**Extract provided:**
+--

Horizontal pressure gradients are usually shown as maps of lines of equal pressure called isobars. Most weather maps in newspapers and on television are of this type. The isobaric maps in Figure CC13-2 show high- and low-pressure zones and the pressure gradients between these zones. The pressure difference between adjacent isobars is the same for all adjacent isobars at all locations on each map. The gradient is steeper where the isobars are closer together. Therefore, the spacing of the isobars reveals the steepness of the pressure gradient (the change in pressure per unit distance).

Generalized maps with an L or H with red wind arrows and pressure from high to low around them — **Figure CC13-2.** Isobaric contour maps can be used to deduce the wind (or current) speeds and directions associated with the isobars. The contour map examples in this figure show circulation at (a) a low-pressure zone in the Northern Hemisphere, (b) a high-pressure zone in the Northern Hemisphere, (c) a low-pressure zone in the Southern Hemisphere, and (d) a high-pressure zone in the Southern Hemisphere. Note that the directions of rotation are opposite for the two hemispheres. Winds blow counterclockwise around a low-pressure zone and clockwise around a high-pressure zone in the Northern Hemisphere, and in the reverse directions in the Southern Hemisphere.

+--

**Data for review:**
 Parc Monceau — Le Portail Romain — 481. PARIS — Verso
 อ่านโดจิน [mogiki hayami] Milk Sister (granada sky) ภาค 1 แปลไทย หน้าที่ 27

+--

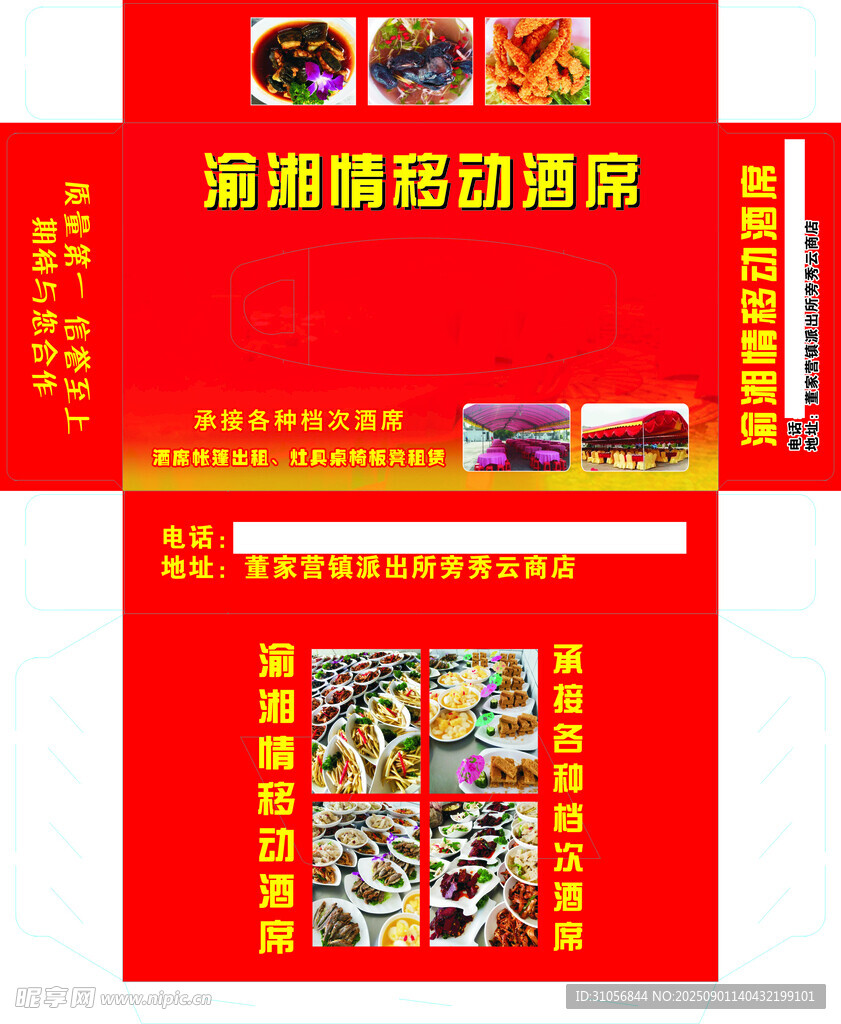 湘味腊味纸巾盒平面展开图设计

+--

**Tasks to perform:**
- A) According to the passage on isobaric maps, what does the spacing of the isobars reveal?
- B) List the four circulation examples shown in Figure CC13-2, as named in the passage on isobaric maps.
- C) Do these statements agree with the passage on isobaric maps? Answer yes or no for each and quote the words that decide it.
(i) The pressure gradient is steeper where the isobars are farther apart.
(ii) In the Northern Hemisphere, winds blow clockwise around a high-pressure zone.
(iii) Most weather maps in newspapers and on television are isobaric maps.

**Responses:**
- A) The steepness of the pressure gradient (the change in pressure per unit distance).

- B)
(a) a low-pressure zone in the Northern Hemisphere
(b) a high-pressure zone in the Northern Hemisphere
(c) a low-pressure zone in the Southern Hemisphere
(d) a high-pressure zone in the Southern Hemisphere

- C)
(i) No: "The gradient is steeper where the isobars are closer together."
(ii) Yes: "Winds blow counterclockwise around a low-pressure zone and clockwise around a high-pressure zone in the Northern Hemisphere"
(iii) Yes: "Most weather maps in newspapers and on television are of this type."